Complaints of biased and inaccurate reporting, too much emphasis on crime (when in fact crime rates are decreasing) and too little good news are encouraging people to take news-gathering into their own hands.
Enter Amy Gahran, a citizen activist in Boulder, Colorado, who is recruiting a team of volunteers to help “cover” a controversial housing development that her local newspaper, the Daily Camera, hasn’t yet covered. They will post their stories on the Daily Camera’s website as part of the newspaper’s new citizen journalism initiative known as My Town.
Other newspapers throughout the U.S. are involved with projects like this one.
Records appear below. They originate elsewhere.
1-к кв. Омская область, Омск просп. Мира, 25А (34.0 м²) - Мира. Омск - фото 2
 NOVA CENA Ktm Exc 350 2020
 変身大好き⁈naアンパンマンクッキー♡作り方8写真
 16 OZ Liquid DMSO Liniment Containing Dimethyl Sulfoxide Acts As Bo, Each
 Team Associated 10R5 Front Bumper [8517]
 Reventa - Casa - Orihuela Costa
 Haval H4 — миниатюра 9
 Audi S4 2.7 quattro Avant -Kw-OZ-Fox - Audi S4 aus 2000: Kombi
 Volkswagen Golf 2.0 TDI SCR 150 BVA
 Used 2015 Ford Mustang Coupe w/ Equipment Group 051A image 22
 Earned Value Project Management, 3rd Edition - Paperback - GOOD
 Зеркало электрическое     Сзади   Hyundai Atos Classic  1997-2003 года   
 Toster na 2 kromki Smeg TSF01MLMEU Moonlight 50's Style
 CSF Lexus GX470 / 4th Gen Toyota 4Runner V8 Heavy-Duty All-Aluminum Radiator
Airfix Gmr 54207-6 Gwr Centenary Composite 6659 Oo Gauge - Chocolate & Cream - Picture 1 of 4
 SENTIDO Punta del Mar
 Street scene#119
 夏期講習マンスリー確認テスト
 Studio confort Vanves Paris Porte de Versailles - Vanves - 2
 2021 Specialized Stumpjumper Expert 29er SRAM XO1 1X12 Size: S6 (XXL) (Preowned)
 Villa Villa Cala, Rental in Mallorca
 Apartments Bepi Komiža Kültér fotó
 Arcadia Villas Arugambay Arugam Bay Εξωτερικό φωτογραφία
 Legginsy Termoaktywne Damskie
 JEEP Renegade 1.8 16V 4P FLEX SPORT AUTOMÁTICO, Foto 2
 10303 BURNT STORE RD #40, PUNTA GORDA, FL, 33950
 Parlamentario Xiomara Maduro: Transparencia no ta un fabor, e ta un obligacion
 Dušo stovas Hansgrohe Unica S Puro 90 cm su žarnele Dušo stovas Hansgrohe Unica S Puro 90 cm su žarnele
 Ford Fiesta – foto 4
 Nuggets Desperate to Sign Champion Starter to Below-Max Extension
Citizen journalism, known as citJ, for short, includes news, features, analysis and commentary produced and published by people, including bloggers, who don’t work for newspapers. They’re simply involved citizens who want to report news in their own words and offer opinions.
If something like this had happened back where I come from—in the newsrooms of the 70s and 80s, we editors—with our bachelor’s and sometimes even master’s degrees in journalistm—would have scoffed at the very idea. But as an article in the Christian Science Monitor has quoted Gahran as saying, “The skills involved in creating journalism are underappreciated, but they aren’t particularly rocket science.”
She and partner A. Adam Glenn, who recently left his Senior Producer position at ABC News.com, are teaming up to educate the “citizen journalists” and help the news organizations that seem to have few other options than to try to work with them. Gahran explains more about the project in this item at her own blog.
Their website is called I, Reporter, and will include a blog, a training program for citizen journalists and news organizations, workshops, educational materials and e-learning.
This is a fascinating twist in the ever-changing media landscape. This grizzled, former newspaper editor wishes them the very best.